**TEXTE FOURNI:**
□ □ □

INTRODUCTION

 

C’était en été 1987, je venais d’avoir 9 ans, ma sœur aînée en avait 13. A cette époque, nous étions chaque soir près d’une vingtaine à nous rassembler devant l’une ou l’autre maison, sur un terrain vague aujourd’hui envahi de constructions. Je me souviens des parties de football, de tennis, des courses à bicyclettes et des constructions «maisons » de sarbacanes.

Je me souviens également d’un vieux transistor pourri qui diffusait les musiques du moment écoutées par les gamins de la rue ; The Cure, Depeche Mode, Téléphone...toutes ces musiques qui résonnent encore en moi. Il y avait aussi Cabrel, les premiers mouvements de la Beat generation et...Renaud ! Ce chanteur que m’a fait découvrir un adolescent plutôt rebelle, Gaetano, un gars en blouson de cuir noir, bandana rouge ou keffieh autour du cou, jean délavé assorti au perfecto et aux bottes de simili bon marché. Un petit anarchiste au grand cœur qui me prêta sa première cassette de Renaud, «Ma compil n°2» . Près de dix ans avant la sortie de l’album    «A la belle de mai» , nous goûtions déjà au «Sirop de la rue» ...

«  La boule à zéro et la morve au nez

On n’était pas beau et on s’en foutait

Le mercurochrome sur nos genoux pointus

C’était nos diplômes d’l’école de la rue... « (1)

 

C’est mon enfance également que Renaud illustra au travers ce titre nostalgique, rêveur et si loin aujourd’hui.

Depuis cette époque, j’ai grandi en écoutant Renaud et Renaud m’aida à bien grandir ; à oser dire les réalités, à regarder avec méfiance les promesses données par les grands, par les gens qui se disent avoir comme but de nous guider à travers les âges afin de devenir des «gens bien» ...mais qui sont ces gens bien ? Sont-ils uniquement bien parce qu’ils portent la gabardine ou le chapeau allongé par la fumée des gros cigares ? Jamais Renaud n’y a cru et, par lui, moi non plus. Et lorsque Renaud dira dans une interview  que «même un disque d’or ou un Olympia pour moi tout seul ne me feront ni virer de bord et encore moins fermer ma gueule» , j’applaudis de tout cœur et hurle de la même manière « ne t’arrête que pour mourir et même mort, tes chansons vivront à travers nous, tes fans de toujours» .

□ □ □

**DONNÉES:**
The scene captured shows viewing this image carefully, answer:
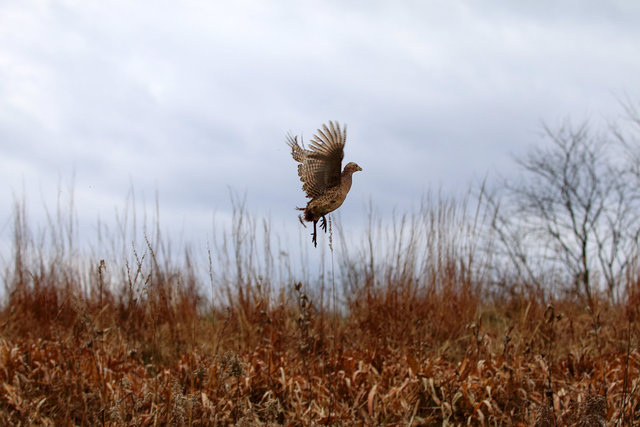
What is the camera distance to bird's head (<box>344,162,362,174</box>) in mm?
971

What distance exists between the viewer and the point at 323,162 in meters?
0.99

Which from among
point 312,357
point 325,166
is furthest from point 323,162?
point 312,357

□ □ □

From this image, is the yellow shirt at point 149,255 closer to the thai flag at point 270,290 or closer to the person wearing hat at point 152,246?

□ □ □

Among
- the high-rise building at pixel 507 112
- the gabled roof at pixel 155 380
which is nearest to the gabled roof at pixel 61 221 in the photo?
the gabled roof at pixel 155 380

□ □ □

**LISTE DES TÂCHES:**
**A.** Indiquez si chaque affirmation concorde avec le texte sur Renaud. Répondez par oui ou par non, puis citez les mots du texte qui tranchent.
(i) En été 1987, la personne qui raconte venait d’avoir 9 ans.
(ii) Gaetano a prêté la cassette «Ma compil n°2».
(iii) La sœur aînée avait 15 ans cet été-là.
**B.** Poursuivez le texte sur Renaud à partir de sa dernière phrase.

**RÉPONSES PAR TÂCHE:**
**A.**
(i) Oui : « C’était en été 1987, je venais d’avoir 9 ans »
(ii) Oui : « qui me prêta sa première cassette de Renaud, «Ma compil n°2» »
(iii) Non : « ma sœur aînée en avait 13 »

**B.**
______________________________________________

(1)  : «Le sirop de la rue» -1994-Paroles et musiques de Renaud Séchan- «A la belle de Mai» 

Renaud, c’est le grand frère dont nous rêvons, le pote qu’on aimerait réveiller à quatre heures du matin parce que l’on ne se sent pas bien ou que l’on a pas sommeil et envie de fermer les derniers rades encore ouverts.

Renaud, c’est le loubard au grand cœur, le Robin des Bois du vingtième siècle, celui qui vole les mobylettes des riches pour donner les freins neufs aux pauvres.

Renaud, c’est la graine de voyou emplie de tendresse, qui a quitté sa bande pour Dominique, la femme qui  sera pour beaucoup dans la conception de ses plus beaux textes puisqu’elle en sera la source d’inspiration.

Renaud, c’est ce grand gars tout frêle passionné de «Pierrot»  mais qui n’en deviendra pas moins papa - gâteau lorsque Lolita viendra embellir sa vie et donnera encore plus de tendresse aux textes du chanteur.

Sans oublier que c’est en regardant «Germinal» , lors d’une projection dans le cadre de mes études secondaires, que j’ai rencontré mon premier amour ; nous nous sommes embrassés pour la première fois devant Renaud...Plus tard, lorsque nous nous écrivions, on utilisait des paroles de Renaud...à la fin de ces lettres il y avait bien souvent : «J’suis Morgane de toi...» .

Mais Renaud est également l’un des chanteurs (avec Johnny Hallyday) le plus en symbiose avec son public : lorsque Renaud est heureux, son public l’est également. A l’inverse, lorsqu’il souffre (comme c’est le cas depuis quelques temps), ses fans le ressentent et sont aussi malheureux que lui.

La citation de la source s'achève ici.